Libre España, feliz e independiente / se abrió al cartaginés incautamente.

Viéronse estos traidores / fingirse amigos para ser señores […]

Roma envidiosa, con mayor codicia / hace razón de Estado la avaricia […]

Echar de España intenta al de Cartago / y antes se sintió el golpe que el amago […]

Y a los ojos de Aníbal, en un punto, / ciudad, pueblo y ceniza fue Sagunto.

 

Conquistada España por los romanos, Isla daba un salto de cinco siglos y se trasladaba al siguiente momento bélico, cuando «al año cuatrocientos, el alano, / el godo, el suevo, el vándalo inhumano, / de las cobardes manos que la tratan / la España a viva fuerza se arrebatan». Dedicaba Isla a cada uno de los reyes godos un pareado, hasta que, «entregado Rodrigo a su apetito, / triste víctima fue de su delito; / cuando Julián, vengando su deshonra / sacrificó a su rey, su patria y honra». Llegaron los musulmanes; pero «desde un rincón de Asturias don Pelayo / hizo a España volver de su desmayo». Pasaba el historiador por los siglos medievales, con unas líneas sobre cada reinado digno de recuerdo y reprobación explícita de las guerras entre «los príncipes cristianos» («mal empleadas contra sí las manos / en guerras se hacen menos / y deshacen en paz los sarracenos»); hasta que «Fernando e Isabel, con lazos fieles, / de toda España arrojan los infieles».

:: MATERIAL PROPORCIONADO ::
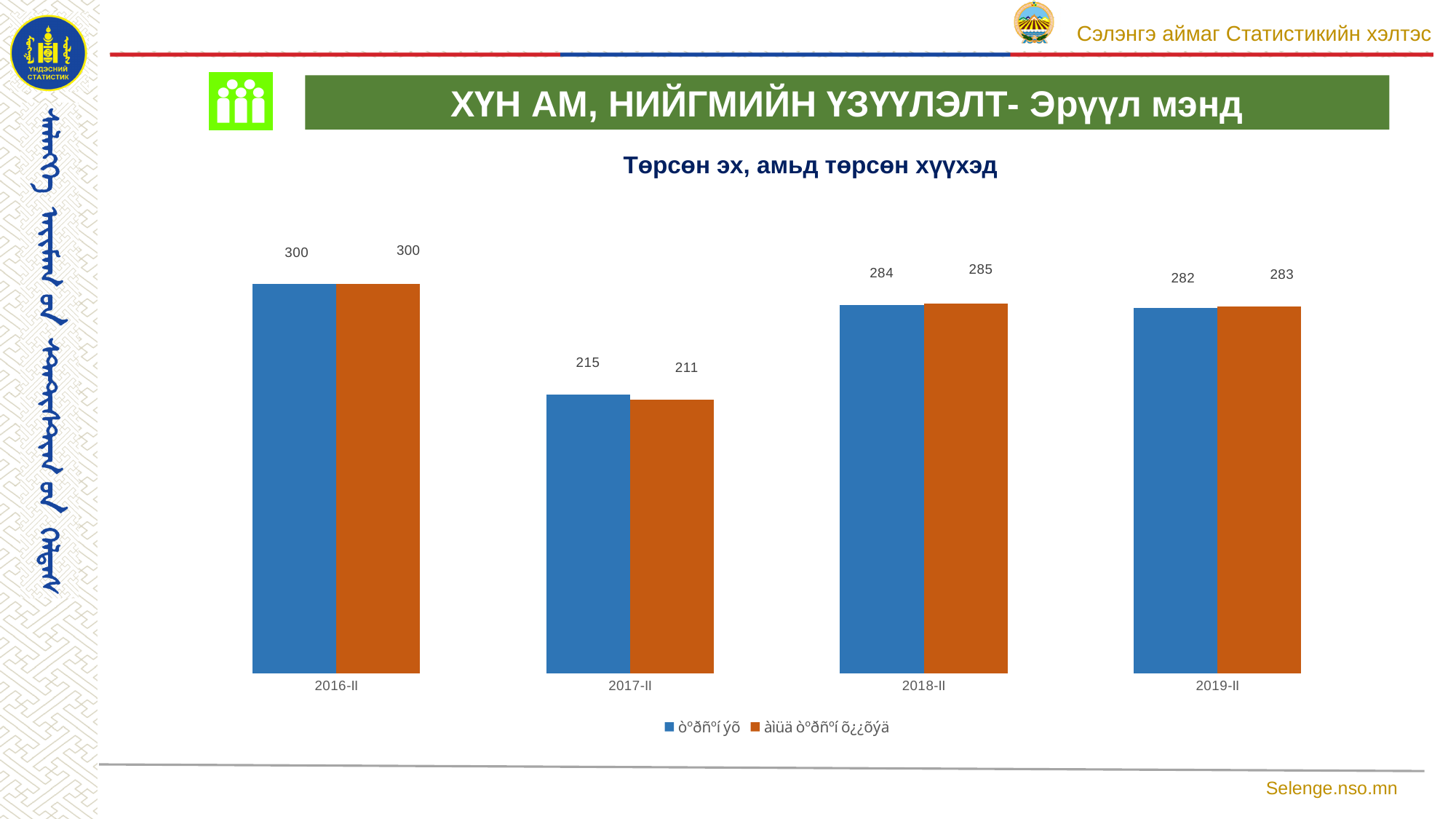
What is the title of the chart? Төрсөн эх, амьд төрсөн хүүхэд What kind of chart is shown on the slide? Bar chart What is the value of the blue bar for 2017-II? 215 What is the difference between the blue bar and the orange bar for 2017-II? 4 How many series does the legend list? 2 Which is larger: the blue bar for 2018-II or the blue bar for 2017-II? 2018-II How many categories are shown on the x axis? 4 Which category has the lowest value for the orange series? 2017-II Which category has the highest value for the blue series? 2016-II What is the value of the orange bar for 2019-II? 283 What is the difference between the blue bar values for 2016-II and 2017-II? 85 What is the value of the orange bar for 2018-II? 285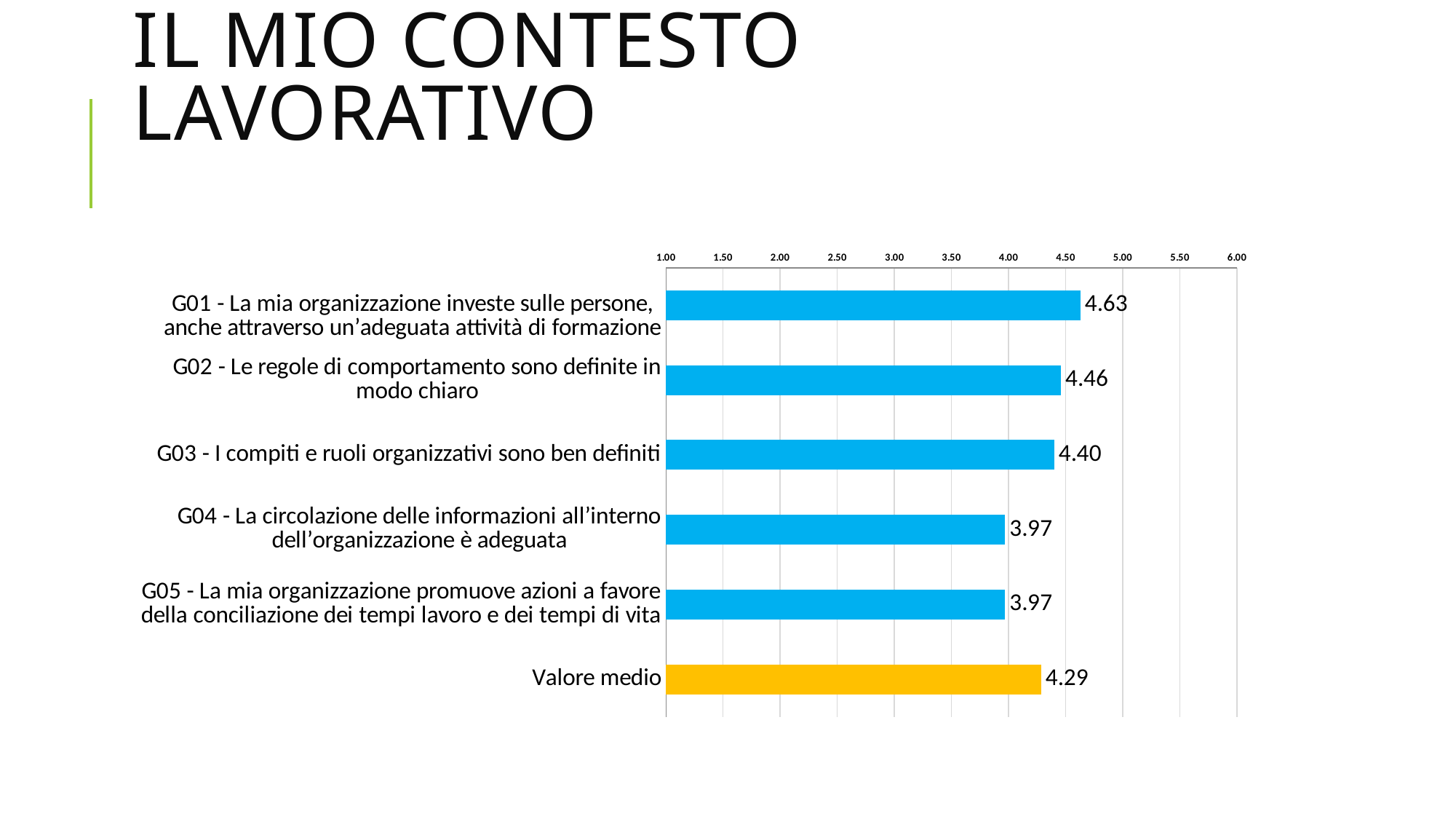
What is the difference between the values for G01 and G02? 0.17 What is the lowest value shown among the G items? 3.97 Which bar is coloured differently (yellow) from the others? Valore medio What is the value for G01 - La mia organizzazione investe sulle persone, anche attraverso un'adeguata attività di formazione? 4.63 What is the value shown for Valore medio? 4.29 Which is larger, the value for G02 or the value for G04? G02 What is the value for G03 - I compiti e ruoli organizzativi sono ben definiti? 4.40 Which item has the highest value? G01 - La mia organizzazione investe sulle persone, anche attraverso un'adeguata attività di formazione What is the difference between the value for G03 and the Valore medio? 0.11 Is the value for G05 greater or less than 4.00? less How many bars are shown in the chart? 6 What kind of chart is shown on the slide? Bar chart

:: TAREAS POR REALIZAR ::
[A] Di si cada afirmación coincide con el fragmento sobre la historia de España en verso, respondiendo sí o no y citando literalmente las palabras que lo deciden: (i) Sagunto quedó reducida a ceniza ante los ojos de Aníbal; (ii) Isla dedicaba a cada rey godo una estrofa de cuatro versos; (iii) don Pelayo se alzó desde un rincón de Galicia.
[B] Prosigue el fragmento sobre la historia de España en verso a partir de su última frase.
Las líneas no hacen falta para resolver nada.

:: RESPUESTAS A TAREAS ::
[A]
(i) Sí: «Y a los ojos de Aníbal, en un punto, / ciudad, pueblo y ceniza fue Sagunto».
(ii) No: «Dedicaba Isla a cada uno de los reyes godos un pareado».
(iii) No: «desde un rincón de Asturias don Pelayo».

[B]
Una docena de versos merecía en el Compendio «Carlos Quinto, Primero acá en España, / Emperador invicto de Alemania»; y la mitad su hijo don Felipe, que, «siendo en la tierra tan dichoso / contrario tuvo al mar por envidioso». La premura aumentaba al recorrer a los demás Habsburgo, hasta llegar a Carlos II, «el que a la Francia odió con tal constancia», y «dejó en muerte sus reinos a la Francia». Y daba paso a «Felipe de Borbón, el Animoso, / y el Quinto de este nombre, hace dichoso / el cetro soberano / que empuña su real piadosa mano»[292].

El padre Isla dejó su sumario en ese punto, donde terminaba el texto de Duchesne, y no lo tocó más hasta su muerte, acaecida en 1781. Pero el éxito de su obra fue tal que vio una docena de reediciones en el XVIII y otras tantas o más en el XIX. Y sus editores se atrevieron a prolongarla hasta 1808. Los sucesores de Felipe V se vieron descritos de esta forma:

 

Fernando aumenta, Sexto de este nombre, / por distinto camino su renombre.

Pues da a la España, en guerras quebrantada, / la paz a que no estaba acostumbrada.

Cesa el bélico estruendo, y ya las artes / levantan la cabeza en todas partes.

Fue fruto de esta paz una academia, / que instituyó Fernando, do se premia

El noble estudio de la Arquitectura, / de Pintura, Grabado y Escultura.

Siguió Carlos Tercero, / que en piedad religiosa fue el primero.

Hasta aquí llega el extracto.